CNN failed to correct bogus numbers claiming that the growth rate of spending under President Obama is the lowest since Eisenhower. Instead, host Erin Burnett reported the news as something positive for the White House.
While most anyone with common sense would label Obama a big spender, the MarketWatch report – re-circulated by the White House – absurdly claims Obama's "spending binge never happened." And CNN did not discount that argument although they twice reported on it.
Host Anderson Cooper, who runs critical "Keeping Them Honest" reports daily, missed the story entirely. Cooper said just the other night that the slogan "Keeping Them Honest" is "not just a catchphrase" but "our calling," but a take-down of the numbers was nowhere to be found on his Thursday night show.
Burnett, to her credit, provided some context in reporting that "spending under Obama as a percent of GDP is higher than most of the past 60 years" but still admitted that "one thing to take away from this is the President's story on this is much better than a lot of the American people give him credit for.

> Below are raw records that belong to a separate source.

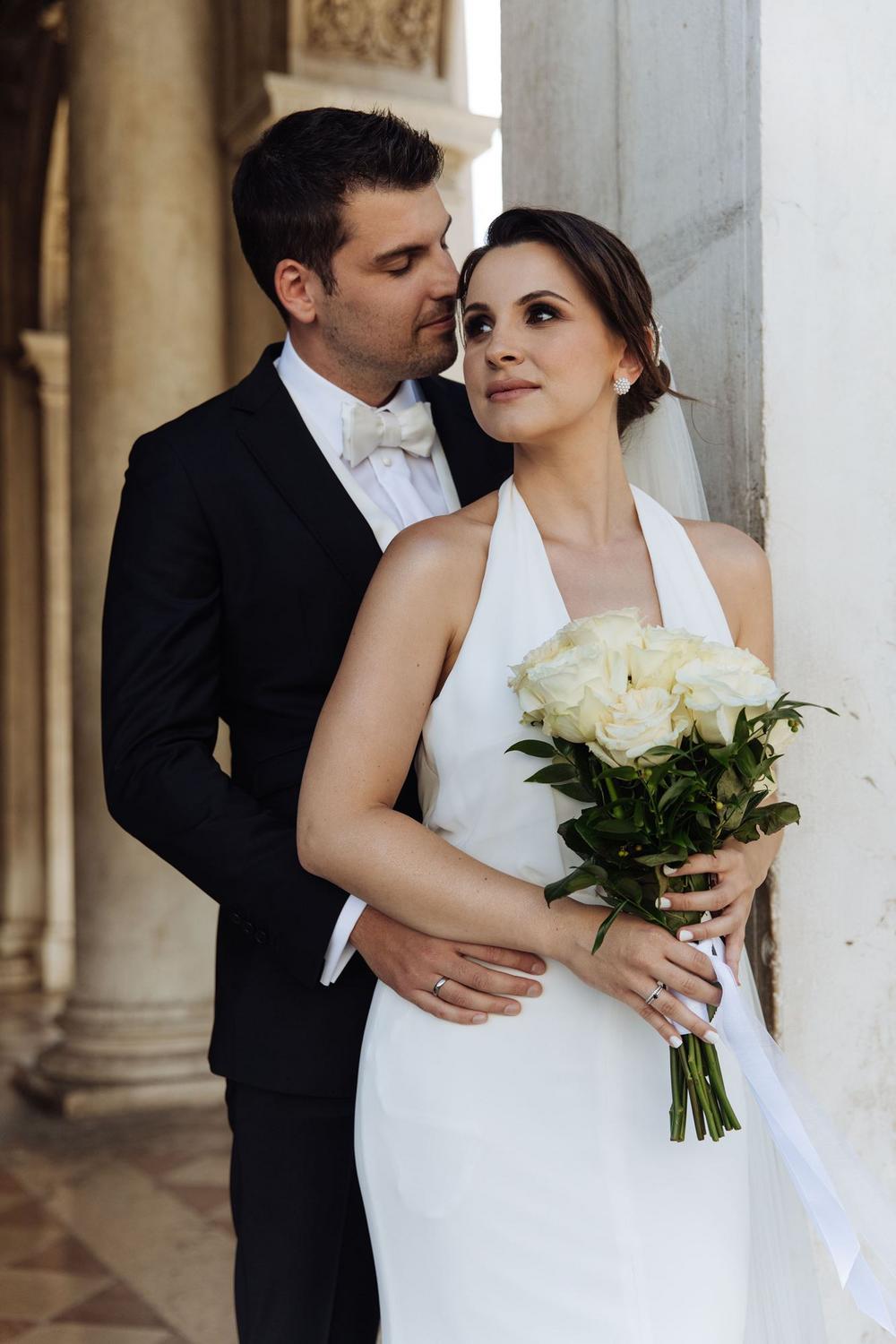 Toby & Emina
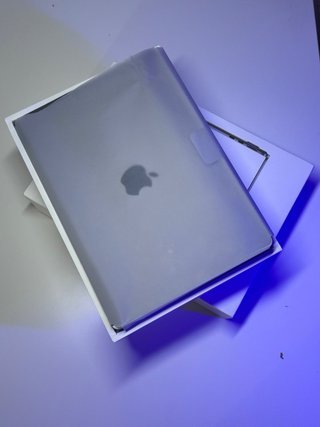 COMO NUEVO MacBook Air M2 Plata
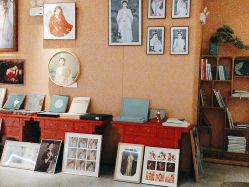 -盘子女人坊古装写真摄影(南京总店)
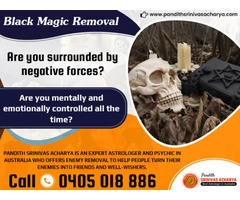 Contact the best astrologer in Sydney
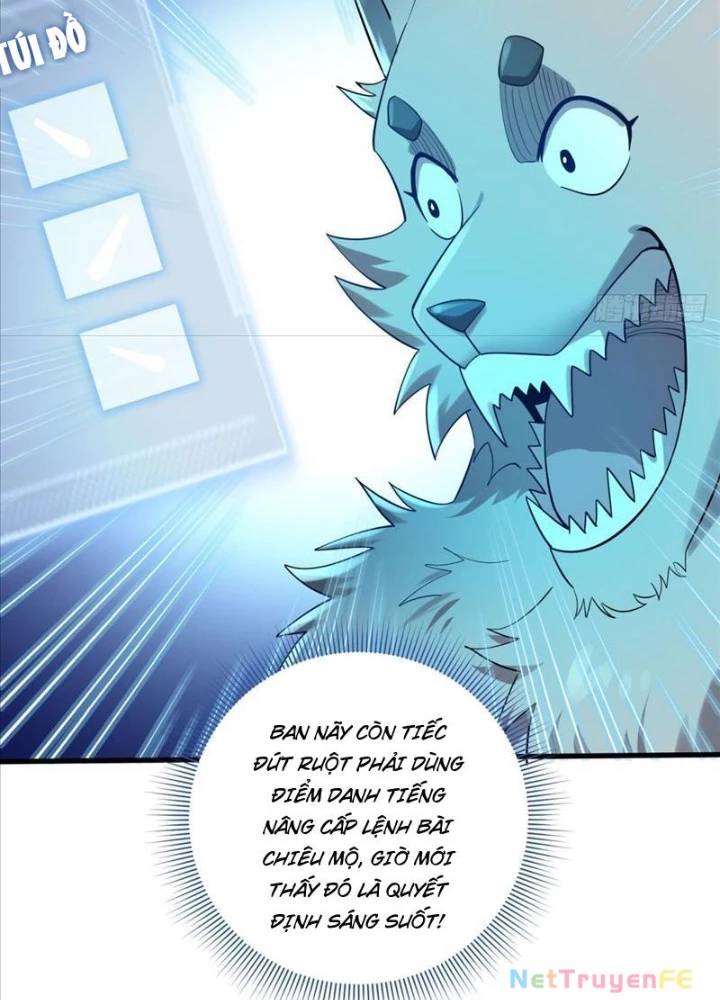Từ Dã Quái Bắt Đầu Thăng Cấp Chap 6 - Next Chap 7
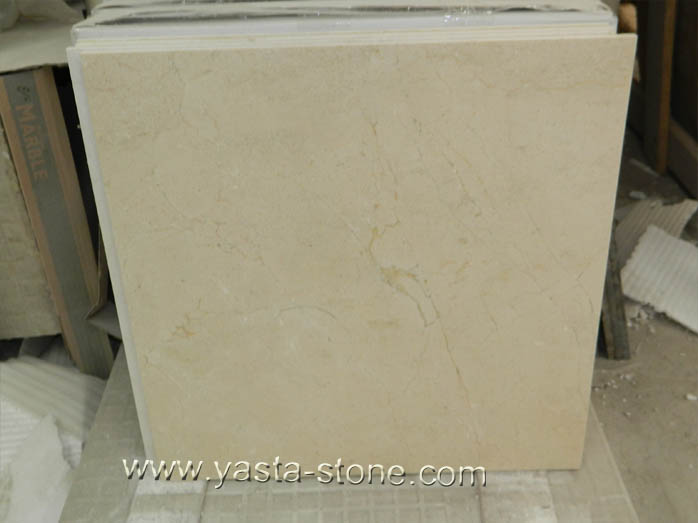 Cream Marfil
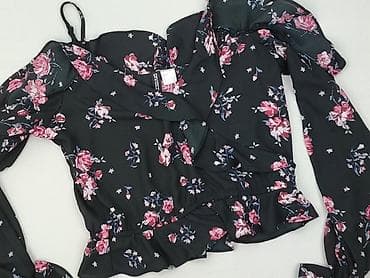 bluzki ze stranger things: H&M Divided, Bluzka damska, rozmiar S — 1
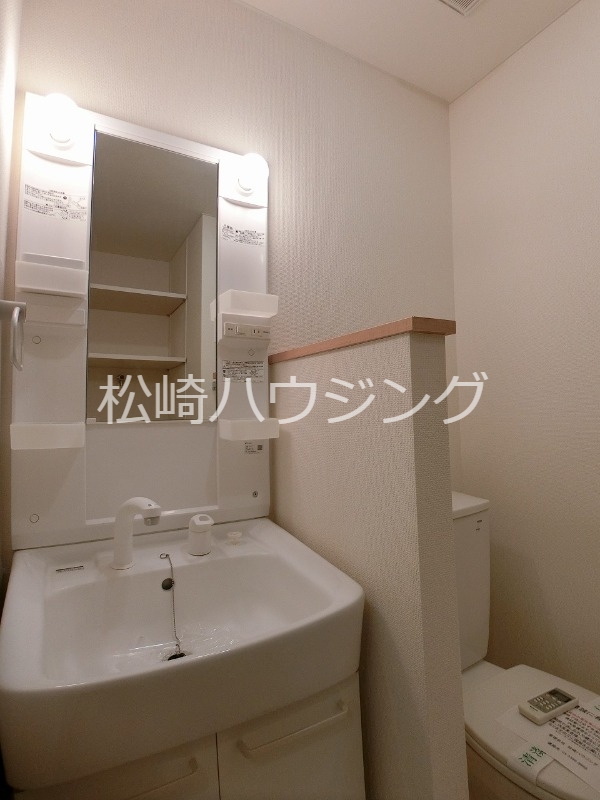 アルトリオの風呂写真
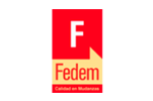 Miembro de la federación española de mudanzas	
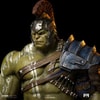 Gladiator Hulk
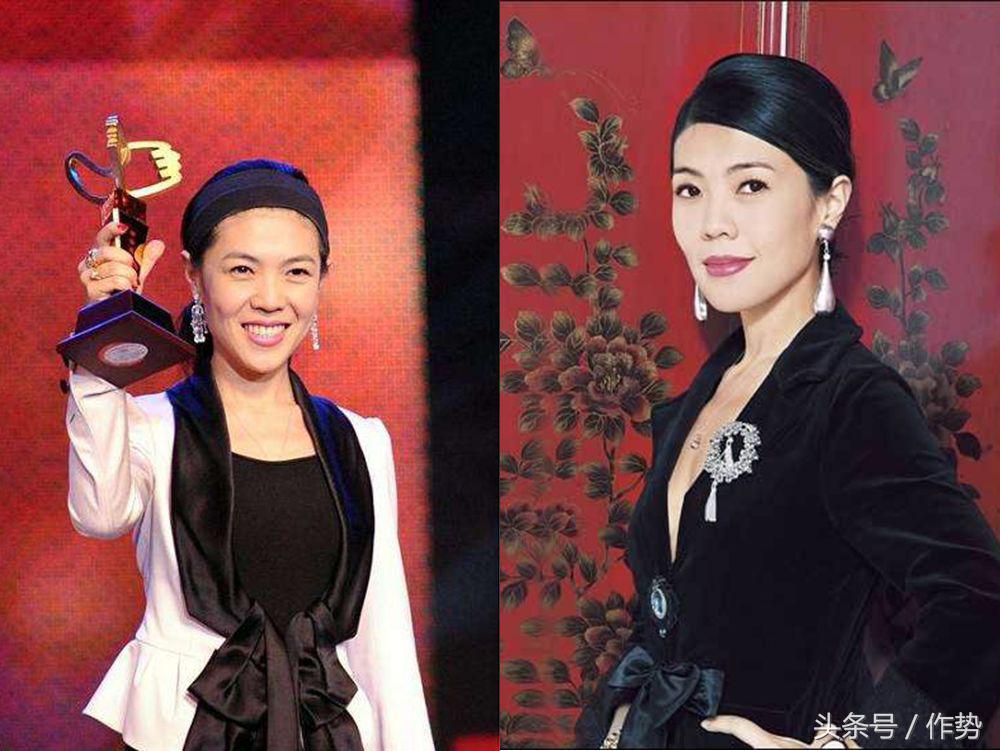 中国的时尚女魔头——苏芒，原来她是个这样的女人....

I just don't understand why he wouldn't make more of a stink about it."
The report credits President Bush with the 2009 jump in federal spending, after which the growth rate slowed to a crawl under Obama. "Although there was a big stimulus bill under Obama, federal spending is rising at the slowest pace since Dwight Eisenhower," the report says, noting that spending is rising at a 1.4 percent annual pace under Obama.
Although fact-checking outfit PolitiFact was asleep at the wheel, even the Washington Post gave the MarketWatch report three Pinocchios. "The data in the article are flawed," argues the Post's Glenn Kessler, "and the analysis lacks context — context that could easily could be found in the budget documents released by the White House."
And this Investor's Business Daily piece offers another smack-down of the numbers. The editorial argues that since TARP was a loan but was included in the budget outlays, and since much of the bailout money for Fannie and Freddie was spent in 2009, spending under Bush was "exaggerated" when the TARP money was loaned out and Obama's spending hikes were blurred when the loans were paid back and the bailouts subsided.
"[W]hen you fix Nutting's mistakes, it turns out that Obama jacked up spending 12 percent in 2010, IBD argues.